Output the entries as they appear, skipping images.

Exercise data:
+---+
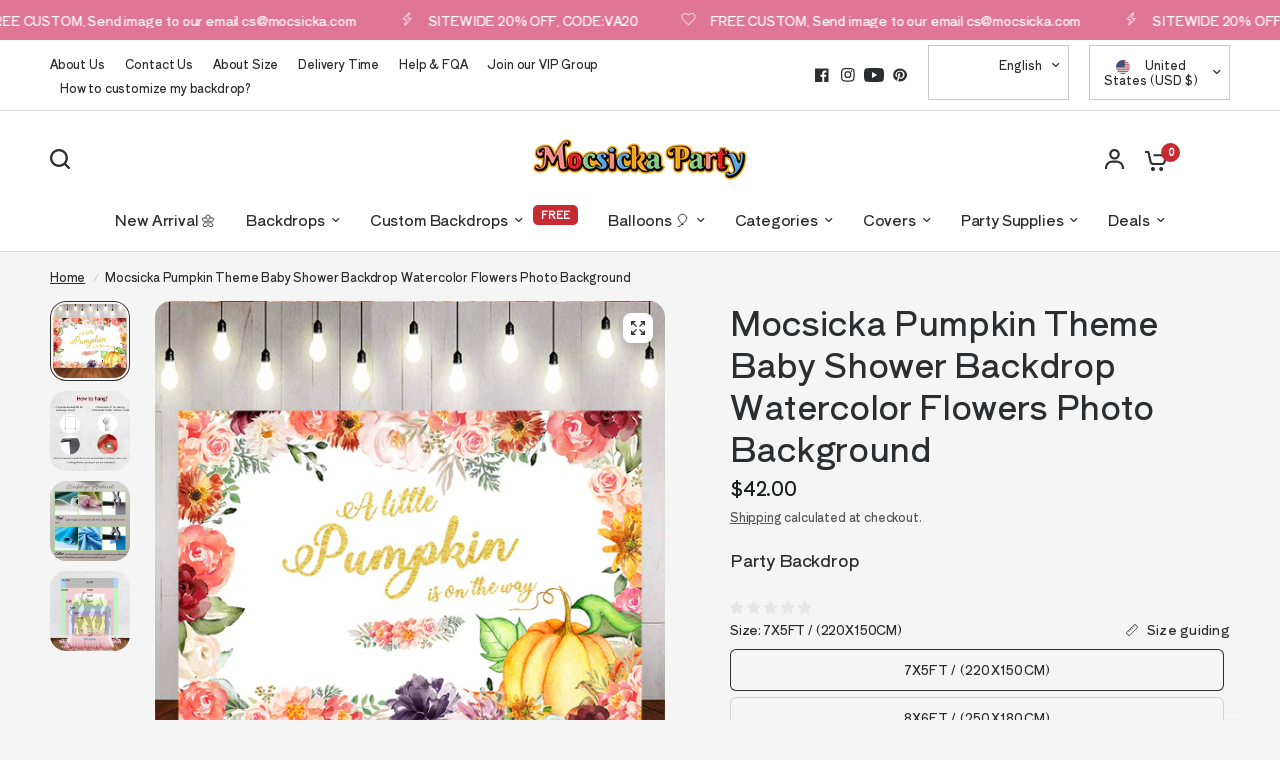

--- FILE ---
content_type: text/css
request_url: https://www.mocsicka.com/cdn/shop/t/110/assets/rich-text.css?v=2599421452835506721767492306
body_size: -439
content:
.rich-text{isolation:isolate;border-radius:var(--block-border-radius, 16px)}.rich-text{background:var(--color-bg, var(--bg-body, #f5f5f5));color:var(--color-text, var(--color-body, #2c2d2e))}.rich-text__inner{max-width:580px;padding:0;margin:0 auto}.rich-text__inner img,.rich-text__inner .thb-placeholder{margin-bottom:30px}.rich-text__inner .thb-placeholder{display:inline-block;width:120px;height:120px}.rich-text--transparent-false .rich-text__inner{max-width:620px;padding:20px}@media only screen and (min-width: 768px){.rich-text--transparent-false .rich-text__inner{padding:45px}}.rich-text .rte{margin-bottom:35px}.rich-text .rte p:last-child{margin-bottom:0}.rich-text h3.heading-has-gradient,.rich-text h3.heading-has-gradient span{background-image:var(--color-heading);-webkit-background-clip:text;background-clip:text;color:transparent}.rich-text.text-position-left .rich-text__inner{margin-left:0}.rich-text.text-position-right .rich-text__inner{margin-right:0}.rich-text.text-width-small .rich-text__inner{max-width:400px}.rich-text.text-width-large .rich-text__inner{max-width:800px}.rich-text.text-width-xlarge .rich-text__inner{max-width:1000px}.rich-text.text-width-grid .rich-text__inner{max-width:1380px}
/*# sourceMappingURL=/cdn/shop/t/110/assets/rich-text.css.map?v=2599421452835506721767492306 */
+---+
Response to the exercise:
--- FILE ---
content_type: text/css
request_url: https://www.mocsicka.com/cdn/shop/t/110/assets/rich-text.css?v=2599421452835506721767492306
body_size: -439
content:
.rich-text{isolation:isolate;border-radius:var(--block-border-radius, 16px)}.rich-text{background:var(--color-bg, var(--bg-body, #f5f5f5));color:var(--color-text, var(--color-body, #2c2d2e))}.rich-text__inner{max-width:580px;padding:0;margin:0 auto}.rich-text__inner img,.rich-text__inner .thb-placeholder{margin-bottom:30px}.rich-text__inner .thb-placeholder{display:inline-block;width:120px;height:120px}.rich-text--transparent-false .rich-text__inner{max-width:620px;padding:20px}@media only screen and (min-width: 768px){.rich-text--transparent-false .rich-text__inner{padding:45px}}.rich-text .rte{margin-bottom:35px}.rich-text .rte p:last-child{margin-bottom:0}.rich-text h3.heading-has-gradient,.rich-text h3.heading-has-gradient span{background-image:var(--color-heading);-webkit-background-clip:text;background-clip:text;color:transparent}.rich-text.text-position-left .rich-text__inner{margin-left:0}.rich-text.text-position-right .rich-text__inner{margin-right:0}.rich-text.text-width-small .rich-text__inner{max-width:400px}.rich-text.text-width-large .rich-text__inner{max-width:800px}.rich-text.text-width-xlarge .rich-text__inner{max-width:1000px}.rich-text.text-width-grid .rich-text__inner{max-width:1380px}
/*# sourceMappingURL=/cdn/shop/t/110/assets/rich-text.css.map?v=2599421452835506721767492306 */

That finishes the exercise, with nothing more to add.